Journal of Clinical Oncology | 2013

Chemotherapy order review, activation, preparation, and administration redesign at a large academic cancer center.

Inga T. Lennes; Nie Bohlen; Erika Rosato; Ellen Fitzgerald; Barbara J. Cashavelly; Katie Lafleur; Sami Ahmed; Debra Burke; David P. Ryan

221 Background: Chemotherapy medication errors are potentially catastrophic due to the small window of therapeutic index, high toxicity, and the compromised clinical status of most recipients. Although compliant with major guidelines for chemotherapy administration, MGH Cancer Center still experienced chemotherapy medication errors tracked in the safety reporting system.
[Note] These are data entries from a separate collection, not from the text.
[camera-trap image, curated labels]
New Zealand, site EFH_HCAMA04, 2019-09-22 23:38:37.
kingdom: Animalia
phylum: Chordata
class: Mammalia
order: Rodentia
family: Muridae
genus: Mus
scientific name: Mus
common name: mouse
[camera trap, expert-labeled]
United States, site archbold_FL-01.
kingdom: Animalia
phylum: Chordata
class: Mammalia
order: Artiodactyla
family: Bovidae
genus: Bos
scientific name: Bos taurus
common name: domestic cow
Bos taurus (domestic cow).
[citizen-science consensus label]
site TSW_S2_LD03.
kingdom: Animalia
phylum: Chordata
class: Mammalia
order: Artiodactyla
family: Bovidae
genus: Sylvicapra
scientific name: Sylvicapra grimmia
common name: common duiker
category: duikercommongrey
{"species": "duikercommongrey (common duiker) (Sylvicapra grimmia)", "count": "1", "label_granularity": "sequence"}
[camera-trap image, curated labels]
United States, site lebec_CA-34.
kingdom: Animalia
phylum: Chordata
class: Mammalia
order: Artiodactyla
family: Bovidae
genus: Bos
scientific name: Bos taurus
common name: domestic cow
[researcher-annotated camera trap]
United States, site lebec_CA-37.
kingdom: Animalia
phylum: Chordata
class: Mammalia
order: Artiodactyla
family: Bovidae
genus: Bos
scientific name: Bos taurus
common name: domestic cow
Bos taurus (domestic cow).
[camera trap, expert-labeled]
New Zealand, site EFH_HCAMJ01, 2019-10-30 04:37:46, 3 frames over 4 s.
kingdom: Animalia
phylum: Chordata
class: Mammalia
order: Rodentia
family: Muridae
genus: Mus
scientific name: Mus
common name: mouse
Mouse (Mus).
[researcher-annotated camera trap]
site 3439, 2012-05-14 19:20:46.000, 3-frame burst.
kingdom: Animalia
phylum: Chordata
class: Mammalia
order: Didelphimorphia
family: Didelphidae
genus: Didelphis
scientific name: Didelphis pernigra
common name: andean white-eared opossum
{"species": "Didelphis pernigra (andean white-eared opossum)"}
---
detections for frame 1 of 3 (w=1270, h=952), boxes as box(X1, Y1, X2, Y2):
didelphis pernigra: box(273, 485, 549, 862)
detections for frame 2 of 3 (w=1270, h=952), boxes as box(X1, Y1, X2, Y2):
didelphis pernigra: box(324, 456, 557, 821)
Analysis of the safety report data prompted the chemotherapy order review, activation, preparation and administration redesign project with two aims: 1) establish the standard for safety checks for chemotherapy order review, mixing, product verification and administration across all areas of adult chemotherapy infusion by April 2013 and 2) reduce to zero the number of chemotherapy related medication errors by January 2014. METHODS A multidisciplinary team including nursing, pharmacy, and physicians was convened and a problem statement, aim statement, project scope, boundaries and measures of success were delineated. Process maps of each chemotherapy administration area (four in total) were created in an iterative fashion via meetings with front line staff and administration. Cause and effect diagrams were created by small groups of staff members from each area and improvement projects were brainstormed and implemented by nursing directors. Error data from safety reports was compiled quarterly and shared with all workers. RESULTS A single gold standard for MGH Cancer Center chemotherapy order review, activation, preparation and administration was created for all areas that administer chemotherapy to adults. This redesign project has led to several spin off improvement projects including a medication error awareness project led by nursing and a new competency assessment for oncology nurses. The total number of medication related safety reports has decreased by 67%. The time since our last major chemotherapy administration error is 239 days and we are on track to meet our second project aim. CONCLUSIONS This project employed quality improvement tools and practices to redesign and standardize chemotherapy administration and decrease safety reports related to chemotherapy errors by 67%.